Friday, June 26, 2009

Global Warming Cools Off

As Washington debates the importance of Cap & Trade the rest of the world is moving on. In fact, as more scientists come out against global warming theories, the new question isn't "How do we limit fossil fuels?" but rather "Is global warming based on science or fear?"

Here's an excerpt from a great WSJ article (click here for the entire article):
The number of skeptics, far from shrinking, is swelling. Oklahoma Sen. Jim Inhofe now counts more than 700 scientists who disagree with the U.N. -- 13 times the number who authored the U.N.'s 2007 climate summary for policymakers. Joanne Simpson, the world's first woman to receive a Ph.D. in meteorology, expressed relief upon her retirement last year that she was finally free to speak "frankly" of her nonbelief. Dr. Kiminori Itoh, a Japanese environmental physical chemist who contributed to a U.N. climate report, dubs man-made warming "the worst scientific scandal in history." Norway's Ivar Giaever, Nobel Prize winner for physics, decries it as the "new religion." A group of 54 noted physicists, led by Princeton's Will Happer, is demanding the American Physical Society revise its position that the science is settled. (Both Nature and Science magazines have refused to run the physicists' open letter.)

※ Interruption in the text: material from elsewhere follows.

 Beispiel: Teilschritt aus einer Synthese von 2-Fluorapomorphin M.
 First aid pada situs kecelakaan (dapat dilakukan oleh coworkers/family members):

With the science being openly called into question by a new round of respected researchers, can we really afford a new tax program? My guess is that the people struggling to find work would tell us all "NO!"

This is where the rubber meets the road. Voting for climate change legislation is going to making business more expensive, and those new expenses will be passed on to consumers through price raises. In our current economy, that means slower recovery and less jobs, plain and simple.

So which is more important? Do you want cheaper business or more fossil fuel regulations aimed at protecting the earth? It's time to decide.